Justice: Chewing, a minefield investigation?

The ax fell Monday on the Mâchurer investigation, but this long-term work of the Permanent Anti-Corruption Unit (UPAC) was already undermined by information leaks that undermined the confidentiality of police procedures, as well as by pressure from the lawsuit for damages from former Premier Jean Charest. Even if some see this as another failure of UPAC, experts believe that its raison d’être remains and that legislative changes could help these mega corruption investigations.

The Unit had argued in the past that this investigation, which began in 2014 and focused on the financing of the Quebec Liberal Party between 2001 and 2012 — the Charest years — was considerable, both in terms of the number of witnesses met and the quantity of documents involved.

Are these large-scale police investigations doomed to failure because they are too vast, too long or too complex? It’s not the investigation that caused the problem here. It was the journalistic leaks that undermined the integrity of the evidence, says professor of public and administrative law at the University of Montreal Martine Valois.

She recalls that the existence of the Mâchurer police investigation was revealed to the public through information leaks, while UPAC documents were released by the Quebecor media in 2017. However, to be carried out port, police investigations must be secret, she reminds us. There is also the possibility that the leaked evidence may be contaminated and cannot be used in court.

These leaks have made the quality of the information less credible, says political science professor at the University of Montreal Denis St-Martin, who is interested in corruption issues.

And here, the loss of confidentiality also had this consequence in 2020: a lawsuit of more than two million dollars from Jean Charest, pleading that there was damage to his reputation since everyone knew that he was doing the under investigation: normally this information is only released when charges are laid. However, no charge has been brought against Mr. Charest.

The press release published Monday by UPAC is very laconic and does not reveal the reasons behind its decision to drop Mâchurer, notes Professor Valois. He does not indicate that the evidence amassed by the police over the past eight years was not sufficient, but takes the trouble to mention “the resources already invested in this investigation”. This suggests that UPAC was not in a position to file charges soon, she believes.
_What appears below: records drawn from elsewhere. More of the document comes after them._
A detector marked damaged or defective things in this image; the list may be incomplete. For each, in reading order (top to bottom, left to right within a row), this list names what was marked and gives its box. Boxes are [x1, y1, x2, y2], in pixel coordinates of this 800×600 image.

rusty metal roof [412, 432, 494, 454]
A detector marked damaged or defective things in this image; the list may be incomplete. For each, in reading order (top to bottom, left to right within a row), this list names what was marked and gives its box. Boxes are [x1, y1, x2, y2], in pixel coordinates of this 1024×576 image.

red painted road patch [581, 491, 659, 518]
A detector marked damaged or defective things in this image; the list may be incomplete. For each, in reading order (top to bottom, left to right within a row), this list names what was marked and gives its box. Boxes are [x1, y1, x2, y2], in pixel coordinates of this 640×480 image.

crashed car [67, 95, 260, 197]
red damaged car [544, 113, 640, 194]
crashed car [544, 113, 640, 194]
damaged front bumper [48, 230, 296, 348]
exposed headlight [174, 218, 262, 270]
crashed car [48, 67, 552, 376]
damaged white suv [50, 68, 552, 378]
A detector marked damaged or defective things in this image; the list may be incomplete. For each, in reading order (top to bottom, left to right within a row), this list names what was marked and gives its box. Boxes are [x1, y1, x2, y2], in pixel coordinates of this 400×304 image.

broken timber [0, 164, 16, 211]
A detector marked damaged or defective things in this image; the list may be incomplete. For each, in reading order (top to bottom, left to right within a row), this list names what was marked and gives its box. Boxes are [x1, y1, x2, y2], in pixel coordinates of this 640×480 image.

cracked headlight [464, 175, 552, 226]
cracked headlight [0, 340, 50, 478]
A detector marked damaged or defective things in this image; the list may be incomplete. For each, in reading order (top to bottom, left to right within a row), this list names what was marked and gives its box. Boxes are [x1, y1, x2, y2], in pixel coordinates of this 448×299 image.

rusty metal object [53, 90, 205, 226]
Moreover, “if the investigation had remained confidential, there would have been no reason to put an end to it”: it could have continued at its own pace. The law professor expects an amicable settlement of Mr. Charest’s lawsuit in the coming weeks.

big fish

What made the police’s job difficult was the fact that their investigation targeted a former prime minister, says Denis St-Martin. We see it in other countries, he says: “When we target the leading heads, it never goes well for police investigations”.

But if the UPAC did not carry out its investigation until the end in the case of Mâchurer, this does not mean that its investigations will never succeed. Many of these led to the laying of criminal charges, most often in less publicized cases, against lower profile public servants. “All the UPACs of the earth” have difficulty when it comes to investigations aimed at leading heads. Small fish are easier to catch than big fish, he illustrates.

He also notes that even if the Liberal Party of Quebec is no longer in power, its network is still there, and that those in power have enormous resources and good lawyers.

change the law

The current commissioner for the fight against corruption, Frédérick Gaudreau, has already mentioned the complexity, over time, of corruption investigations. He wants legislative changes to facilitate the work of his team.

He is right, spontaneously exclaims Professor St-Martin. When it comes to demonstrating “corrupt intent”, the bar is very high and “we break our teeth every time”. According to the professor, a little different criminal justice would be needed for cases of this type.

He has already proposed to imitate France, which allows civil society groups to reopen files in corruption cases that have been dismissed by the public prosecutor, sometimes too cautious. “It allows them to revive”. He also points out that this was done in the case of former President Nicolas Sarkozy. It is a unique process, which depoliticizes the fight against corruption, he judges.

Professor Valois sees in the decision of the UPAC to put an end to Mâchurer a message to the State: Mr. Gaudreau said: “we need more resources”.

But as for changing the rules of criminal law, she finds it difficult to see how this can be accomplished: the presumption of innocence and protection against abusive searches are rights protected by the Canadian Charter of Rights and Freedoms, she recalls. The criminal law rules cannot be different because it concerns cases of corruption.

But one thing could be changed, she says. When the police proceed to seize documents, defense lawyers rebel and try to block them, saying that they are protected by professional secrecy. A long process ensues, during which the selection must be made between what is protected by the “attorney-client privilege” and what is not. Such disputes can go all the way to the Supreme Court of Canada, she continues. “And that stops everything, for years.” Defense lawyers know this and use it: “It’s the lethal weapon”.

The solution could be to put in place a more flexible mechanism, by which judges must decide much more quickly on what is protected by professional secrecy, she indicates. Obviously, this may require additional resources, both at the level of crown attorneys and judges, for it to be carried out smoothly.

UPAC has its raison d’être, believes Martine Valois. “If we give up, we give the key to the state treasuries to everyone. And we can’t do that.”